▸ What you have to do: Starting with the line that contains "Looking at the" and going on through the final line below, turn those lines into a numbered list. Leave out any blank lines.

▸ The input:
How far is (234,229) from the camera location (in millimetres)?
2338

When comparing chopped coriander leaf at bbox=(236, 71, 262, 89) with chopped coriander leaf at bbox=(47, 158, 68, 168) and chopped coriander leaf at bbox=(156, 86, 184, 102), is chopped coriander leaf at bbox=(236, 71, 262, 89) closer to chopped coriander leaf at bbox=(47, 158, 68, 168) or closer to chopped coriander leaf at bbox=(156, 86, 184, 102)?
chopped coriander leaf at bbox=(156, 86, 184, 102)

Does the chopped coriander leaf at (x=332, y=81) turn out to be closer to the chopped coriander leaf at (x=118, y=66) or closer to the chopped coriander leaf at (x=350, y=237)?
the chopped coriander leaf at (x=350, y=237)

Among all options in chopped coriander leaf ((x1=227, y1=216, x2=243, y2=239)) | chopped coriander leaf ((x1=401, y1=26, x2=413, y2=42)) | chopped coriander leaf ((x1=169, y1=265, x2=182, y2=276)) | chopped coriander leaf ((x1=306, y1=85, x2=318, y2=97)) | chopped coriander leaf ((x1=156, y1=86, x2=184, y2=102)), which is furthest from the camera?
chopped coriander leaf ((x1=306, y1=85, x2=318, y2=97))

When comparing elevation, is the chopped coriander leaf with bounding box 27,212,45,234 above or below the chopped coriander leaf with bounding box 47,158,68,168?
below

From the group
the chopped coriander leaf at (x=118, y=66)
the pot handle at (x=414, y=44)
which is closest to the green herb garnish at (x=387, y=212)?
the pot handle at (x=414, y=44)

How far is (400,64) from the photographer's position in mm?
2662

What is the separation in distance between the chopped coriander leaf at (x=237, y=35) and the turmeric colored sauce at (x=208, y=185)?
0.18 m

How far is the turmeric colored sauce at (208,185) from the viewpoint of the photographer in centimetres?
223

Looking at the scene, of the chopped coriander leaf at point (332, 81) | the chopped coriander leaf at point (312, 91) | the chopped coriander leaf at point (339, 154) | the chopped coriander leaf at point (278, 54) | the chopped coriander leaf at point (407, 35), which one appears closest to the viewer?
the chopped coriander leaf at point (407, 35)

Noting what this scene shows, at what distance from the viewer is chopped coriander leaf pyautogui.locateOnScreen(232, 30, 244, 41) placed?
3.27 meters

▸ Written solution:
1. Looking at the scene, of the chopped coriander leaf at point (332, 81) | the chopped coriander leaf at point (312, 91) | the chopped coriander leaf at point (339, 154) | the chopped coriander leaf at point (278, 54) | the chopped coriander leaf at point (407, 35), which one appears closest to the viewer?
2. the chopped coriander leaf at point (407, 35)
3. Noting what this scene shows, at what distance from the viewer is chopped coriander leaf pyautogui.locateOnScreen(232, 30, 244, 41) placed?
4. 3.27 meters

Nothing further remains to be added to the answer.